Pushed by the import of his own photograph, Suresh landed in the right bed in seven years. But, before his body could grasp the creature comforts, his mind was gripped by despair. So sleep deserted him for the first time in many years.

It didn’t take long for him to realize that the fondness he felt for Vidya was the sign of his love for her. Notwithstanding the concern she showed for him, he couldn’t bring himself to think she could be in love with him. The thought that she knew about his past embarrassed him for the very fact of her knowing it. In spite of his past, that she was sympathetic towards him infused a hope in him. As he recalled her empathy for the inmates, he was convinced that she shared his sense of the mission. What an ideal wife she would be! And given his background, he wondered whether it would be becoming of him to hope for her hand. As his sense of decency restrained him from daydreaming about her, he tried to desist from thinking about her altogether.

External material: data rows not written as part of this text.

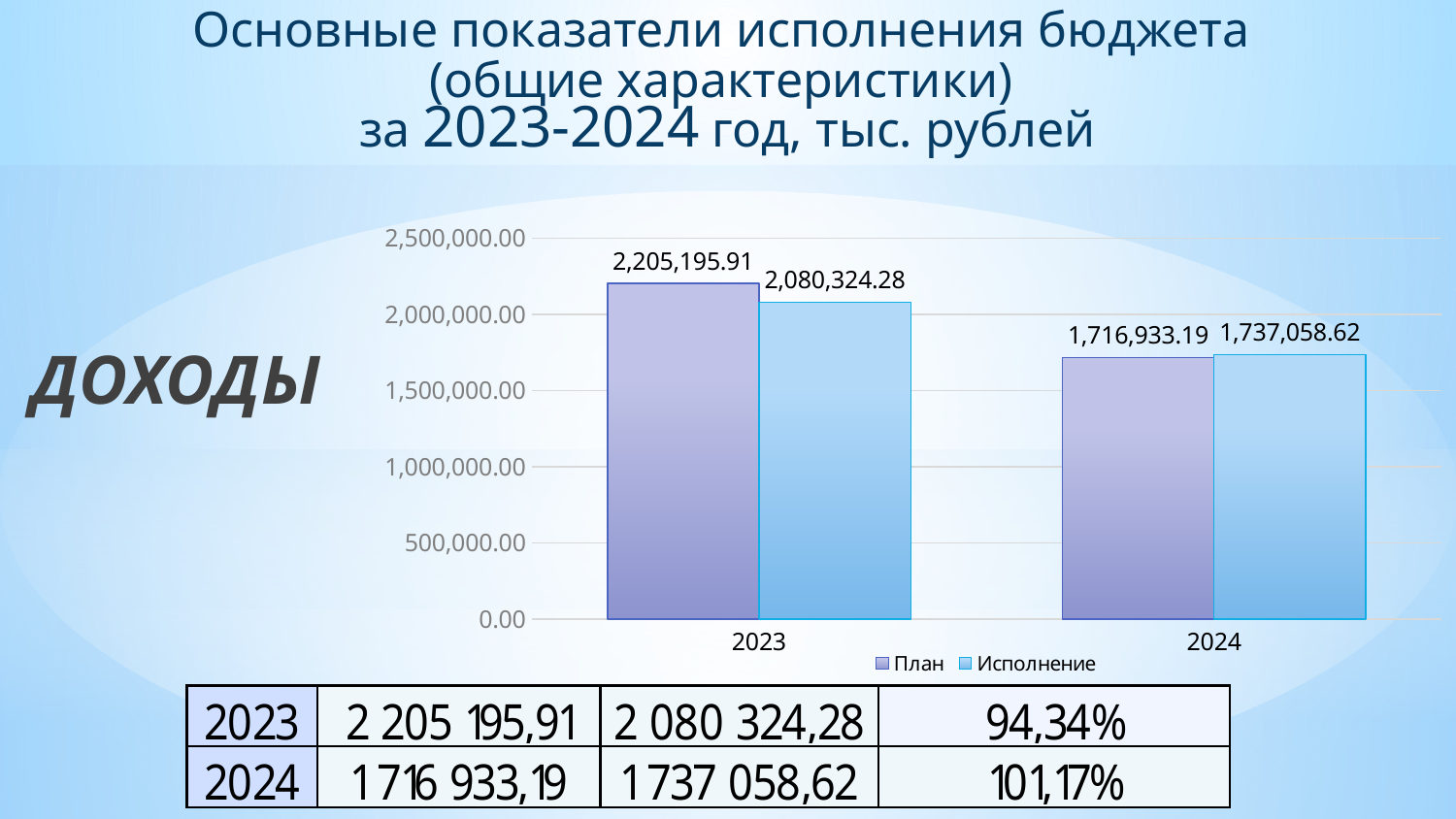
Does the План series rise or fall from 2023 to 2024? fall What is the value of План for 2023? 2,205,195.91 Is the value of Исполнение for 2023 greater or less than 2,000,000.00? greater What is the difference between План and Исполнение for 2023? 124,871.63 How many series does the legend list? 2 What is the value of Исполнение for 2024? 1,737,058.62 Which bar has the highest value in the chart? План 2023 Which is larger for 2024, План or Исполнение? Исполнение What is the value of Исполнение for 2023? 2,080,324.28 What is the value of План for 2024? 1,716,933.19 Which bar has the lowest value in the chart? План 2024 What type of chart is shown on the slide? bar chart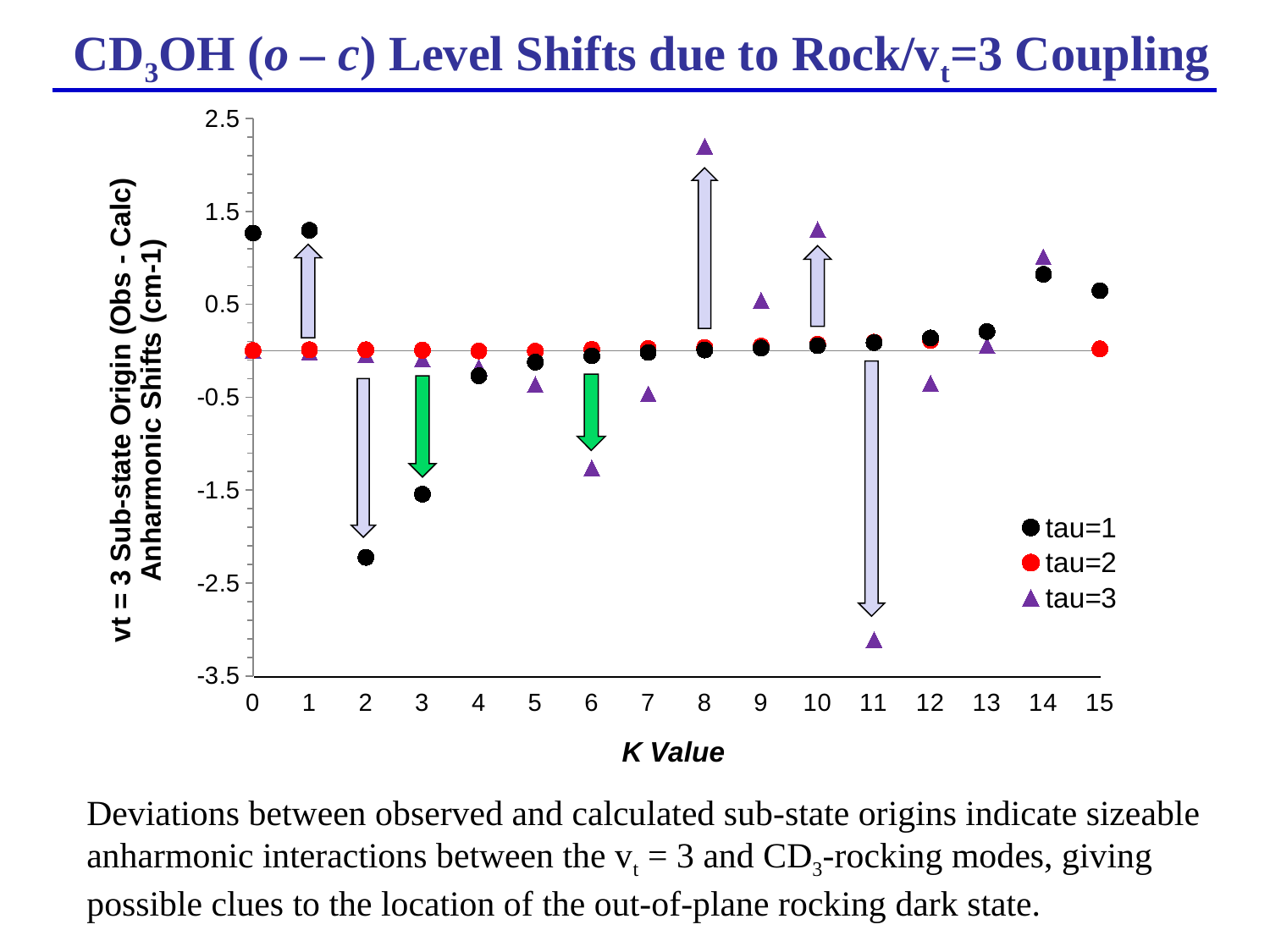
Which is larger for the tau=3 series: the value at K=8 or the value at K=10? K=8 At which K value does the tau=3 series reach its highest point? 8 Is the tau=3 value at K=8 greater or less than 1.5? greater What kind of chart is shown on the slide? scatter chart At which K value does the tau=1 series reach its lowest point? 2 What is the title of the x axis? K Value How many series does the legend list? 3 At which K value does the tau=3 series reach its lowest point? 11 What are the three series named in the legend? tau=1, tau=2, tau=3 Is the tau=1 value at K=2 greater or less than -1.5? less How many K values are plotted along the x axis? 16 Is the tau=3 value at K=11 greater or less than -2.5? less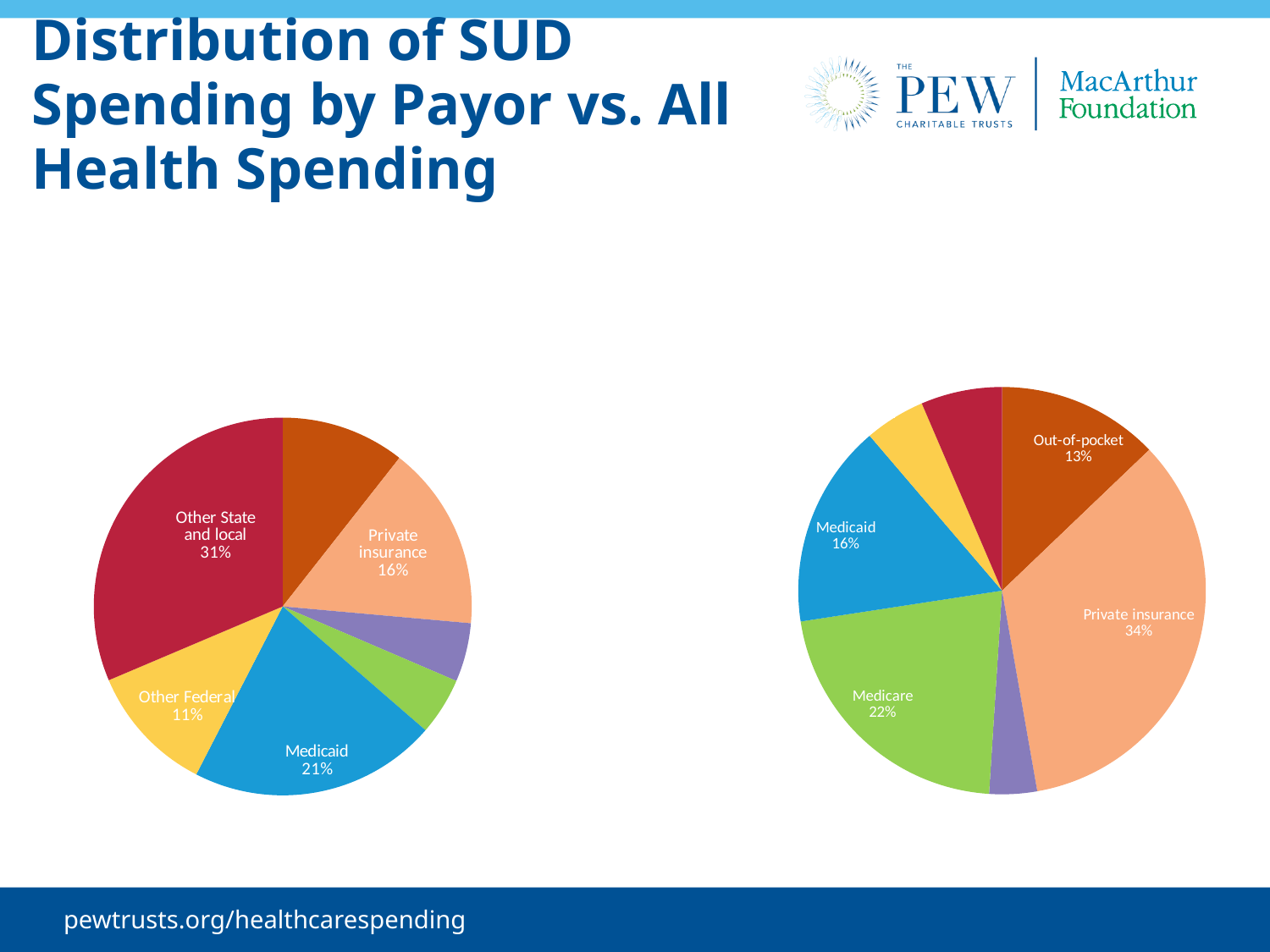
In the left pie chart, what share is labeled for Medicaid? 21% In the right pie chart, what share is labeled for Medicare? 22% In the left pie chart, what share is labeled for Other Federal? 11% In the right pie chart, what share is labeled for Out-of-pocket? 13% In the right pie chart, which is larger: Medicare or Medicaid? Medicare In the right pie chart, which labeled category has the largest share? Private insurance How many slices does the right pie chart have? 7 In the left pie chart, how many percentage points larger is Medicaid than Private insurance? 5 percentage points In the left pie chart, what share is labeled for Other State and local? 31% In the right pie chart, what share is labeled for Private insurance? 34% In the left pie chart, which labeled category has the largest share? Other State and local What type of chart is shown on the left side of the slide? Pie chart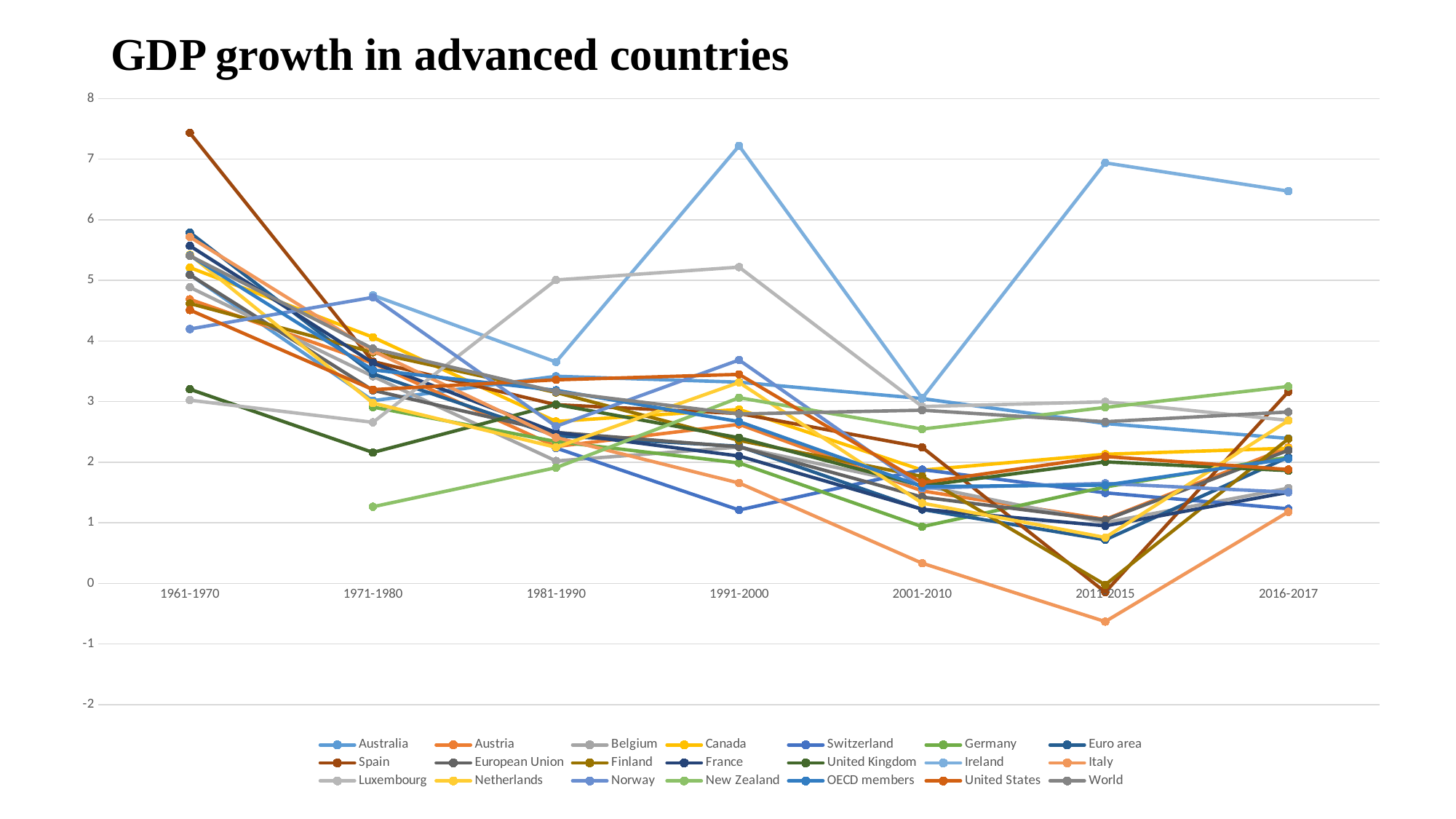
How many time periods are shown along the x axis? 7 Which series has the highest value in the 1991-2000 period? Ireland Is the value for Spain in 1961-1970 greater or less than 7? greater Is the value for Italy in 2011-2015 greater or less than 0? less Which series has the lowest value in the 2011-2015 period? Italy What kind of chart is shown on the slide? line chart Which is larger in 1991-2000, the value for Ireland or the value for Luxembourg? Ireland Does the value for Italy rise or fall from 1961-1970 to 2011-2015? fall How many series does the legend list? 21 Which series has the highest value in the 2016-2017 period? Ireland What is the title of the chart? GDP growth in advanced countries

But as her magnetic persona and his nascent love made a common cause, he was constrained to contemplate on the consequences of his attraction for her. He was certain that every passing moment would deepen his desire for her. And that surely would make him miserable all the while. Should he dare to propose to her as a way out, would she hesitate to repudiate, never mind her gratitude for his father? But, that way, wouldn’t his fear of rejection stop him in his tracks forever? After all, why should any girl like her ever consent to become his wife? Why, she would surely be averse to the idea itself! Looks like she was enamored of him, but was that enough to induce her to wed him? Couldn’t she picture the perils as his wife? Why not, given her high IQ? So it seemed to him that the choice for him boiled down to the rock and the hard surface.

‘Damned if I do and damned too if I do not,’ he felt at length. ‘Whether or not I express my love, won't my status remain the same, that of an unrequited lover. What an unpalatable dish that life had served me at Vanaprastham! Seems I was better off at Tihar for all that. Devoid of expectations, didn’t I exist in peace? What did freedom bring me in its wake? How I am exposed to the temptations of life without any hope of fulfillment! But, why did fate bring me out of my cell? How have the limitations of my life come to taunt my love? Looks like my past will hinder my future forever. Oh, that’s the real tragedy of my life.’